So I've finally been able to take the boat out a few times and so far she has been great. It runs fast, but stable and is easy on turns and takes chop very nicely. since there is a slight flare to the bow its also a pretty dry ride. My stereo is working great, next up is to install my trim tabs and i will be keeping an eye out for a poling platform. I only had one slight issue and it is I believe the prop has to much pitch as the hole shot is somewhat of a task as I need my passenger all the way in the bow until I plane out   oh well, need a new prop anyway.






















My dad and I have decided that we are going to paint the hull because of the grey patch on the right side.
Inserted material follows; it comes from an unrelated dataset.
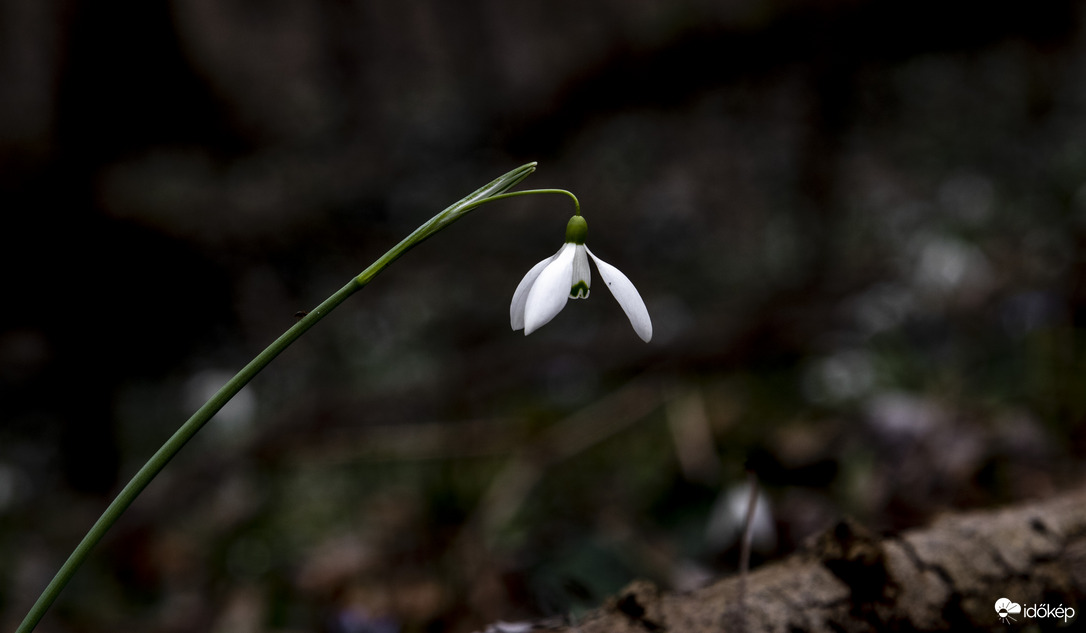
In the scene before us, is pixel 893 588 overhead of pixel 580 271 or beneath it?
beneath

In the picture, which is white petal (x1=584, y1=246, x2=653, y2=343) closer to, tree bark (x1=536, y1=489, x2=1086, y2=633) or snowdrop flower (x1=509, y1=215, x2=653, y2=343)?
snowdrop flower (x1=509, y1=215, x2=653, y2=343)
I'm thinking possibly a light blue.


----------



## fishicaltherapist (Mar 9, 2013)

Keep up the great work, you will never forget this project! [smiley=1-thumbsup3.gif]


----------



## shanekman (Jul 9, 2013)

What do u guys think about interlux brightside or pettit easypoxy for topside paint? opinions needed, thanks


----------



## cutrunner (Jun 8, 2010)

I would rather use house paint than eazypoxy. Some say the brightsides works good but I've never tried it.
You should get the boat wrapped


----------



## shanekman (Jul 9, 2013)

> I would rather use house paint than eazypoxy. Some say the brightsides works good but I've never tried it.
> You should get the boat wrapped


 By wrapped do u mean vinyl wrapped? how durable is that? would that last with the salt water?


----------